What this task involves: Convert the rows below into a JSON list of strings, with one string per line. Skip blank lines and leave the pictures out.

(Collected data entries)
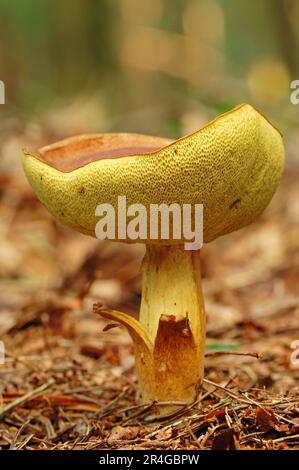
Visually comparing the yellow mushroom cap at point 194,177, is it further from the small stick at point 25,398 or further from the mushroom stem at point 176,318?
the small stick at point 25,398

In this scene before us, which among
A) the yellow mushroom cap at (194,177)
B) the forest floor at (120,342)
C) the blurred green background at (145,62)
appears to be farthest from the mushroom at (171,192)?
the blurred green background at (145,62)

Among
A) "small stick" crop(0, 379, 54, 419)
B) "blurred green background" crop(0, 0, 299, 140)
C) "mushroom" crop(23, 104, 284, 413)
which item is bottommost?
"small stick" crop(0, 379, 54, 419)

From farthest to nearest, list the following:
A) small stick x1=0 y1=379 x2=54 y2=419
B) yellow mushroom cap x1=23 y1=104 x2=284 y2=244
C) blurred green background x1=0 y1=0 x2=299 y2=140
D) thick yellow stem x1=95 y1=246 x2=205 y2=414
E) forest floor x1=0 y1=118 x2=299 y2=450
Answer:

Response for this exercise:
[
  "Visually comparing the yellow mushroom cap at point 194,177, is it further from the small stick at point 25,398 or further from the mushroom stem at point 176,318?",
  "the small stick at point 25,398",
  "In this scene before us, which among",
  "A) the yellow mushroom cap at (194,177)",
  "B) the forest floor at (120,342)",
  "C) the blurred green background at (145,62)",
  "appears to be farthest from the mushroom at (171,192)?",
  "the blurred green background at (145,62)",
  "Among",
  "A) \"small stick\" crop(0, 379, 54, 419)",
  "B) \"blurred green background\" crop(0, 0, 299, 140)",
  "C) \"mushroom\" crop(23, 104, 284, 413)",
  "which item is bottommost?",
  "\"small stick\" crop(0, 379, 54, 419)",
  "From farthest to nearest, list the following:",
  "A) small stick x1=0 y1=379 x2=54 y2=419",
  "B) yellow mushroom cap x1=23 y1=104 x2=284 y2=244",
  "C) blurred green background x1=0 y1=0 x2=299 y2=140",
  "D) thick yellow stem x1=95 y1=246 x2=205 y2=414",
  "E) forest floor x1=0 y1=118 x2=299 y2=450",
  "Answer:"
]